**Your task**:
Retype, exactly as written, every line from the one containing "I beagles puppies" through the last line of the records below, both included; skip the pictures.

**Records shown**:
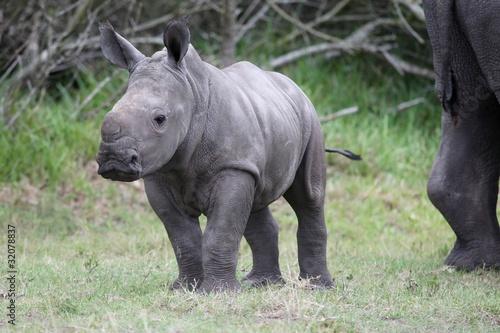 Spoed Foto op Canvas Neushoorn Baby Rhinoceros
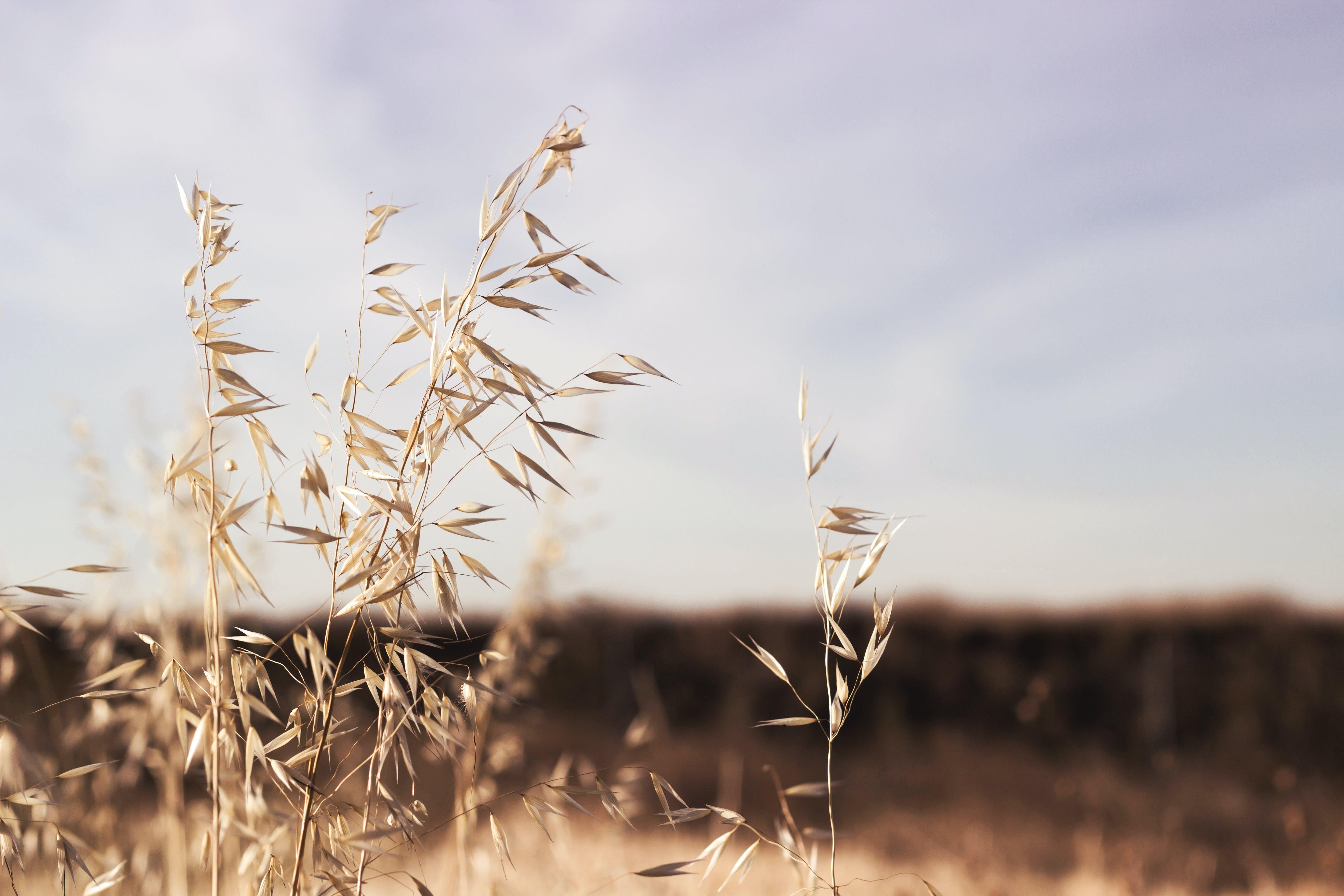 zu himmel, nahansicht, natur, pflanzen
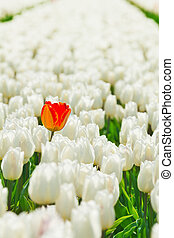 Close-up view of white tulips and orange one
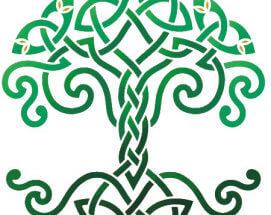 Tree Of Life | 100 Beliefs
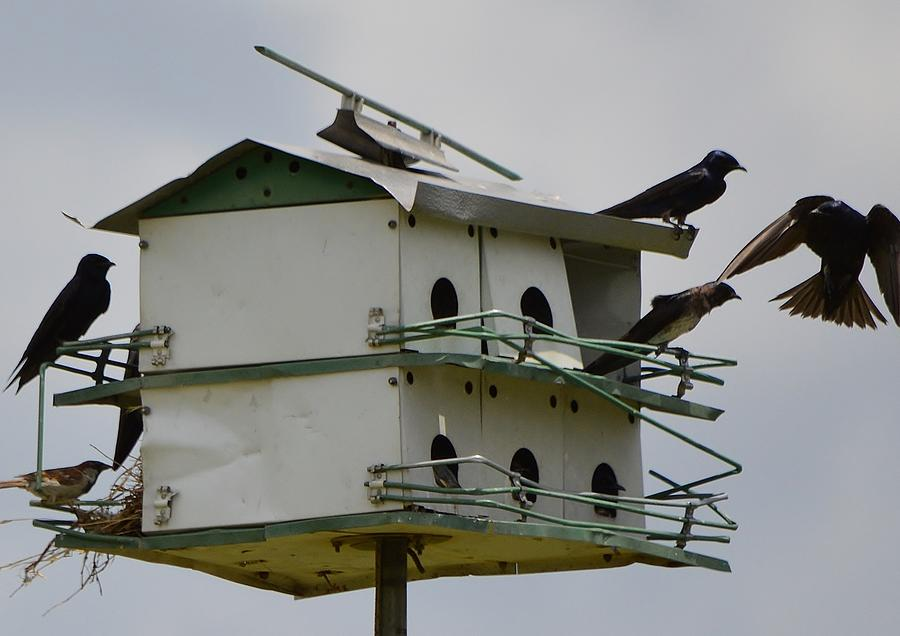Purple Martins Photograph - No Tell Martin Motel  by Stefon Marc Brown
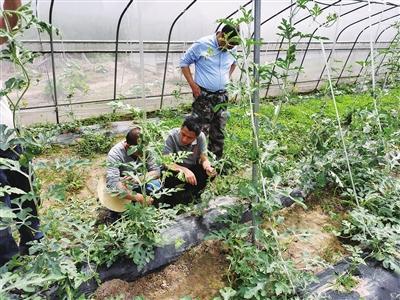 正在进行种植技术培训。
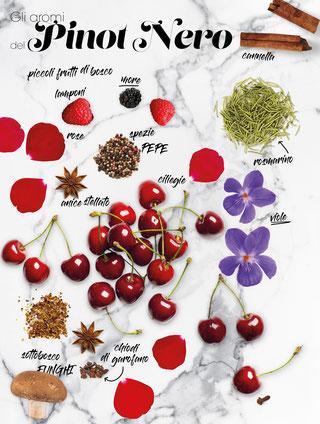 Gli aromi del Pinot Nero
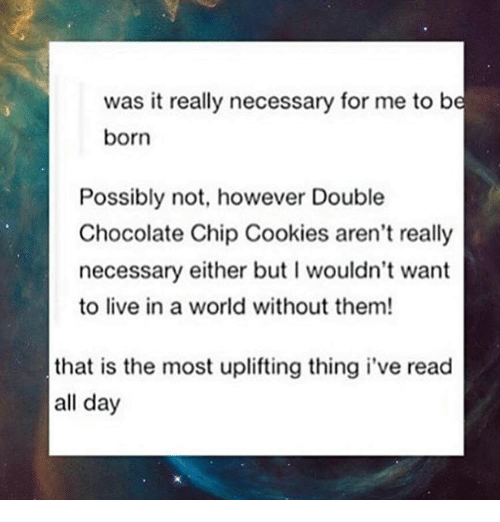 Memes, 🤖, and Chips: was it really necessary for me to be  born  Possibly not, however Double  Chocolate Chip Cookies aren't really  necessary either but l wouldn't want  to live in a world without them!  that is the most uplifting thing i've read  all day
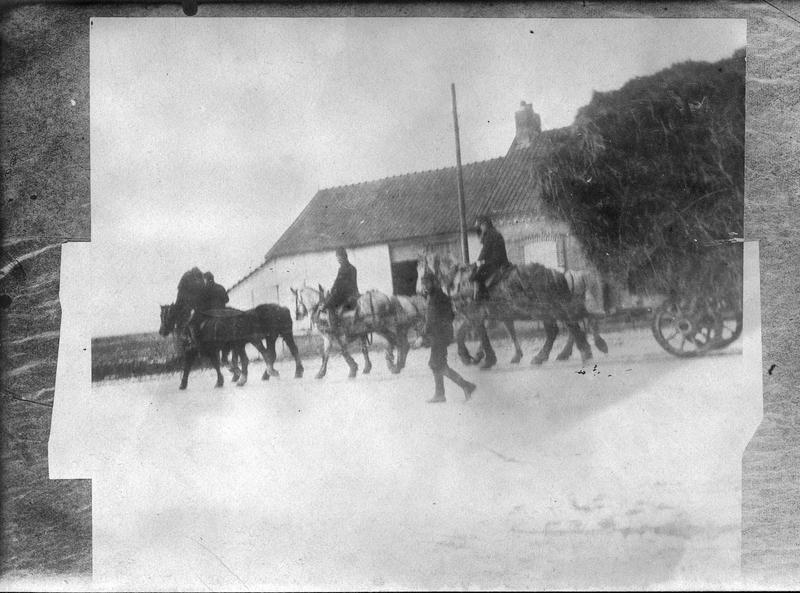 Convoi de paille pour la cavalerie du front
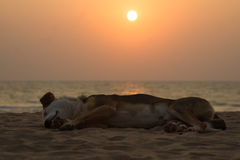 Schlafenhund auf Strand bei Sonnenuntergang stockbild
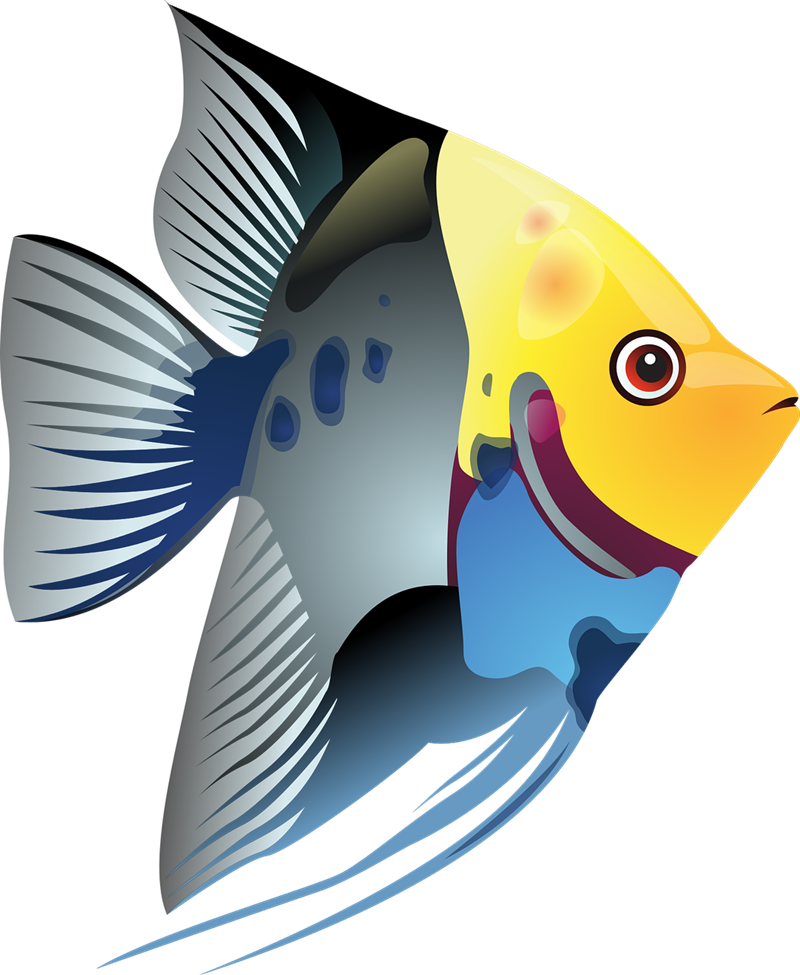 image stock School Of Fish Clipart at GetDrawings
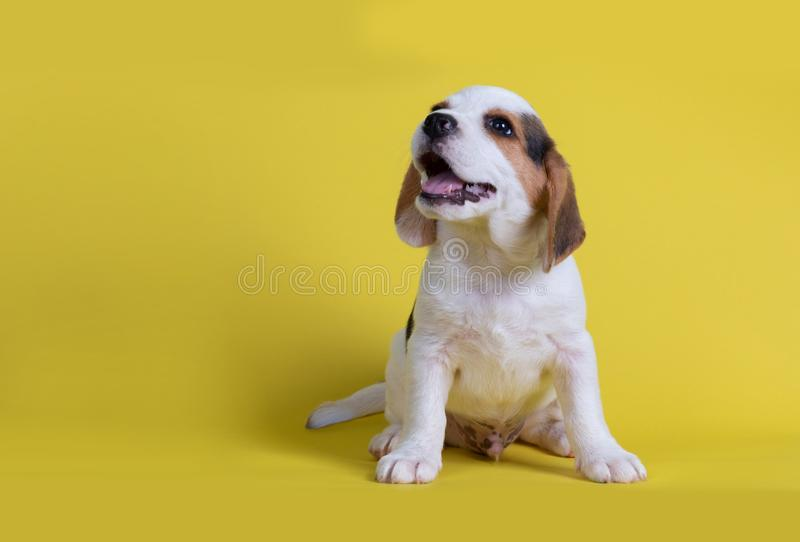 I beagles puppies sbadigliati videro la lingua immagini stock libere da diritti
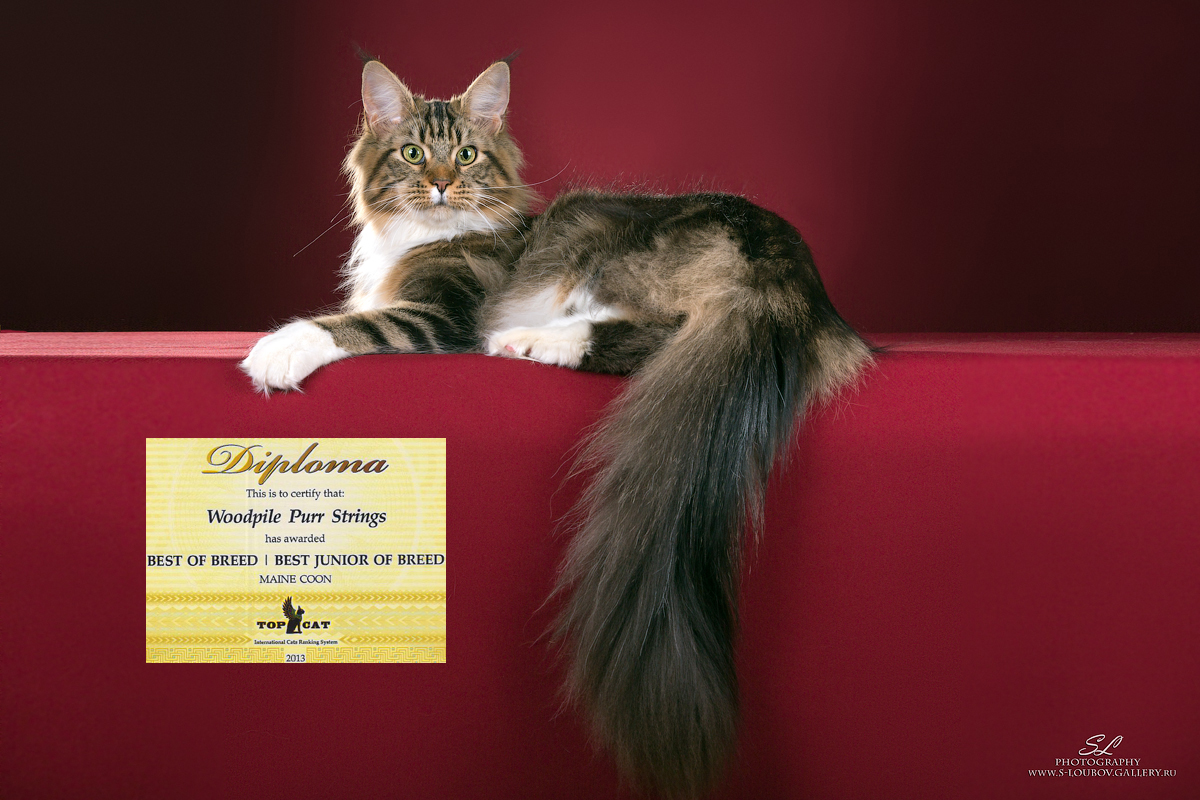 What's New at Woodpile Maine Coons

**Result**:
 I beagles puppies sbadigliati videro la lingua immagini stock libere da diritti
 What's New at Woodpile Maine Coons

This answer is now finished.